Il a répondu aux questions des internautes dans un tchat mardi 23 juillet 2024. Les Russes n’apparaissent pas en mesure d’exploiter des brèches, par exemple pour encercler et détruire des poches ukrainiennes. Donc le front bouge, selon Emmanuel Grynszpan, mais très lentement, avec des pertes trois ou quatre fois plus lourdes pour la Russie que pour l’Ukraine.

Citoyen européen : De ce que vous avez pu voir sur le terrain, est-ce que les armes américaines et européennes sont enfin arrivées sur le front ?

Emmanuel Grynszpan : Des armes fournies par les alliés occidentaux parviennent régulièrement aux forces armées ukrainiennes. Il y a eu un hiatus pendant quelques mois au début de l’année sur les munitions d’artillerie et sur les missiles de la défense antiaérienne. D’après ce que j’ai entendu au début de juillet, lors de mon dernier voyage en Ukraine, les munitions fournies par les alliés occidentaux sont de retour, mais en volume insuffisant. Le rapport de feu constaté au printemps était extrêmement défavorable (jusqu’à dix obus russes tirés pour un obus ukrainien) ; il est désormais moins défavorable, aux environs de cinq pour un.

Pinthon : Savez-vous si les avions F16 promis à l’armée de l’air ukrainienne sont arrivés sur le sol ukrainien ? Les pilotes formés pour prendre les commandes de ces aéronefs seront-ils prêts et ces chasseurs peuvent-ils changer la phase des combats ?

Emmanuel Grynszpan : Il n’existe aucune preuve visuelle de la présence de F-16 dans le ciel ukrainien. S’ils sont déjà déployés sur une ou plusieurs bases ukrainiennes, ils sont soigneusement camouflés, parce que la Russie bombarde sans arrêt les aérodromes les plus susceptibles de les accueillir.

Je n’ai aucune compétence pour juger de l’aptitude des pilotes ukrainiens, mais ni les pays fournisseurs de F-16 ni Kiev n’ont intérêt à envoyer en mission des pilotes insuffisamment formés.

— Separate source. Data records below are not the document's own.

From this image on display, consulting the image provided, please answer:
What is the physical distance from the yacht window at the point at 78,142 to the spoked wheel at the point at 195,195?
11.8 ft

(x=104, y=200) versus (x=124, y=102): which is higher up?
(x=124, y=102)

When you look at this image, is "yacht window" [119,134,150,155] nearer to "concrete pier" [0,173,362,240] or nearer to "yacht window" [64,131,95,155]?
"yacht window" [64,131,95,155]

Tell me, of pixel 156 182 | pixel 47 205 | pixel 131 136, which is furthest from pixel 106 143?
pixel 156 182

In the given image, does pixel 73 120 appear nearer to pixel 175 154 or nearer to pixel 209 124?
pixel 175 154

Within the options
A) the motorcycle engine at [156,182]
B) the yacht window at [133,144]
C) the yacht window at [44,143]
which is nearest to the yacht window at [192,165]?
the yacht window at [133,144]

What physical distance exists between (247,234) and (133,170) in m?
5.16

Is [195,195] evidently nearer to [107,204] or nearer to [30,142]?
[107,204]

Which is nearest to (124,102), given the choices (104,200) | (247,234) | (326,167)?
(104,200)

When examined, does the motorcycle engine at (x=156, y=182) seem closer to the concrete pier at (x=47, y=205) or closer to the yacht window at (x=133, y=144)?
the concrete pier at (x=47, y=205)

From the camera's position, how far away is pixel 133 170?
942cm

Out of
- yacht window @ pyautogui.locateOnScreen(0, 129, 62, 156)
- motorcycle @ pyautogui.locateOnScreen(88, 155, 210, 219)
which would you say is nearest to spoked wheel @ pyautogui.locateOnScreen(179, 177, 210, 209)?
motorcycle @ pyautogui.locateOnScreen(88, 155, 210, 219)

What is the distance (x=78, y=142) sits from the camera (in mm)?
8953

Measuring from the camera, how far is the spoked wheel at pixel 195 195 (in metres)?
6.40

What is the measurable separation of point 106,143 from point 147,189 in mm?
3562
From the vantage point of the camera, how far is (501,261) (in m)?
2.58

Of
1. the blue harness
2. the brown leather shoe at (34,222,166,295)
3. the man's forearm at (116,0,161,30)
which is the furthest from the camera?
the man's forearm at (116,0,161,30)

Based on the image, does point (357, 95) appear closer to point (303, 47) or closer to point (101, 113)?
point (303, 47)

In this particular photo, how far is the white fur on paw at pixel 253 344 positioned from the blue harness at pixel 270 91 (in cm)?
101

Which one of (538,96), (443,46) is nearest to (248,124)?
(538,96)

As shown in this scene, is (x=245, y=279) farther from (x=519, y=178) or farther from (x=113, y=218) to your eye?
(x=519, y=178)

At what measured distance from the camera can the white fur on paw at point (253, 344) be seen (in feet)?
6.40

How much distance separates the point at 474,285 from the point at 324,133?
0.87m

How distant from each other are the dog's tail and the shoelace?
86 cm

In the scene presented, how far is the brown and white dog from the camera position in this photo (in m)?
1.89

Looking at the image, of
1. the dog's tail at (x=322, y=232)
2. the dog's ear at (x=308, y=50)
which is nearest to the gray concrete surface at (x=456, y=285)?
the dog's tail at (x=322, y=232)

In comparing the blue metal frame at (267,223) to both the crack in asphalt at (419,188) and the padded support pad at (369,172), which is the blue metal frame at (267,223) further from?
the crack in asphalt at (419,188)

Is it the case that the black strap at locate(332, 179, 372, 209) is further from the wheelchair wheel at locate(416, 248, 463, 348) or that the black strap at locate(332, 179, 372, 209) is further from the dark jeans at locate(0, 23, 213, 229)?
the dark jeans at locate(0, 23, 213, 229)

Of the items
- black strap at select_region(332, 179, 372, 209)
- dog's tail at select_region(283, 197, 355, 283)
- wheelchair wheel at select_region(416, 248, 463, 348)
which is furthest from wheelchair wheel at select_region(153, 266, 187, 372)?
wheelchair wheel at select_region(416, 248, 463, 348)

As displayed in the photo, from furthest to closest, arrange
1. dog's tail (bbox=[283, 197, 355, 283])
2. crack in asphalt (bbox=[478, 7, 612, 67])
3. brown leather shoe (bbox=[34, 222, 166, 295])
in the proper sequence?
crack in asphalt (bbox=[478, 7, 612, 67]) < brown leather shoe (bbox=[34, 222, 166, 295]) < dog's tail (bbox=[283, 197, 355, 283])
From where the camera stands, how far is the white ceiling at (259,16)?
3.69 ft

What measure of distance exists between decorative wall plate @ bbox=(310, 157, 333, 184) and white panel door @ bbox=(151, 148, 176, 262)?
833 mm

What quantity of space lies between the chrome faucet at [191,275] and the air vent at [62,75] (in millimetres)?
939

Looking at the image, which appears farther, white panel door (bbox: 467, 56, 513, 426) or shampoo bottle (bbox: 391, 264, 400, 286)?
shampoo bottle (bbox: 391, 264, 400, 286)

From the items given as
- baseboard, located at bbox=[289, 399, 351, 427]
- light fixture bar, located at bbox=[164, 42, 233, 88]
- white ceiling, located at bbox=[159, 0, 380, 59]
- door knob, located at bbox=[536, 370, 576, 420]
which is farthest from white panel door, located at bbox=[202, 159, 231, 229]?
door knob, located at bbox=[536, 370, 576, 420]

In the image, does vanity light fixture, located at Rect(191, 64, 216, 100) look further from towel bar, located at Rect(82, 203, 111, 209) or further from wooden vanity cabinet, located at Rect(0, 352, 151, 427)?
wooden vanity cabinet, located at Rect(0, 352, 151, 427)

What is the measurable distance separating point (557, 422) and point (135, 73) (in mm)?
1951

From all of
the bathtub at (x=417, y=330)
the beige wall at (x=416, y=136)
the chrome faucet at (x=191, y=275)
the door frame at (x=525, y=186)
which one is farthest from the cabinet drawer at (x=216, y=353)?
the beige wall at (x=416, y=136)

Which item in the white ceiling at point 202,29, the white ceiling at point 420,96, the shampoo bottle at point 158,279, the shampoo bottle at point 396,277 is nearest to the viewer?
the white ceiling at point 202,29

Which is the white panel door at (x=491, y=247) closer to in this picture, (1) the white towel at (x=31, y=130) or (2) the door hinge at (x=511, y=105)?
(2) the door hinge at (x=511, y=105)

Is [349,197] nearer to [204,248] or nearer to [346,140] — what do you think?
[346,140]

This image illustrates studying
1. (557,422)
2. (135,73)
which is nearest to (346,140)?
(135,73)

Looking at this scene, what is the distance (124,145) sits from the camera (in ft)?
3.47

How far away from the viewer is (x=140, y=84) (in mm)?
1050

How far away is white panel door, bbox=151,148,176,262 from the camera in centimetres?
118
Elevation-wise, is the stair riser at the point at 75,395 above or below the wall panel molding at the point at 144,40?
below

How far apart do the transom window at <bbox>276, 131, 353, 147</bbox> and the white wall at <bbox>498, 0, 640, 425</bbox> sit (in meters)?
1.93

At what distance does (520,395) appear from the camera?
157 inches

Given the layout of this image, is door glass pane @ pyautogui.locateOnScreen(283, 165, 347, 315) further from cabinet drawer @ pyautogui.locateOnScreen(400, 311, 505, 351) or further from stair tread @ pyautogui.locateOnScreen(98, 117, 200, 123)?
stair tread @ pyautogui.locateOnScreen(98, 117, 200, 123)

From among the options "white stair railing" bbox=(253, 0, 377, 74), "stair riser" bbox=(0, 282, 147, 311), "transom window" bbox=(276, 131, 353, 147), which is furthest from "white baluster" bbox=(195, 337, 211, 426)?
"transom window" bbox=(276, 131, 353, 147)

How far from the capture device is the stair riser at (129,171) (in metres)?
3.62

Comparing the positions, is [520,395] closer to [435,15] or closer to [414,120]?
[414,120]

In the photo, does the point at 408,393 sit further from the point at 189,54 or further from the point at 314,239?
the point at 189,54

Des échecs en série avec les F-16 seraient une immense déception pour les Ukrainiens et pour leurs alliés. Des pertes sont cependant inévitables, sachant que la défense antiaérienne russe reste redoutable.

Le consensus chez les experts de l’aviation est que les F-16 pourront rééquilibrer la maîtrise du ciel, infliger des pertes importantes aux dispositifs radars et antiaériens russes, repousser les bombardiers russes afin de réduire les frappes de bombes planantes guidées, et peut-être même participer à la chasse aux drones d’attaques et aux missiles de croisière russes qui frappent régulièrement l’arrière du front. Personne ou presque ne pense que les F-16 sont une arme capable à elle seule de renverser le cours de la guerre.

Olivier : Le souhait de Zelensky de voir la Russie participer à des pourparlers de paix est-il un aveu de faiblesse devant la situation sur le front ? Les Russes ont-ils le moindre intérêt à profiter de cette ouverture pour commencer à discuter avec Kiev ?

Emmanuel Grynszpan : Volodymyr Zelensky a probablement voulu démontrer aux Occidentaux ainsi qu’aux pays du Sud global qu’il reste ouvert à la négociation. C’est davantage une posture à ce stade qu’une proposition concrète. Le fait que les Russes n’aient pas été invités à la première conférence de paix (en Suisse) a été mal perçu par des puissances diplomatiques comme la Chine et l’Arabie saoudite. Il s’agit donc pour l’Ukraine de corriger le tir.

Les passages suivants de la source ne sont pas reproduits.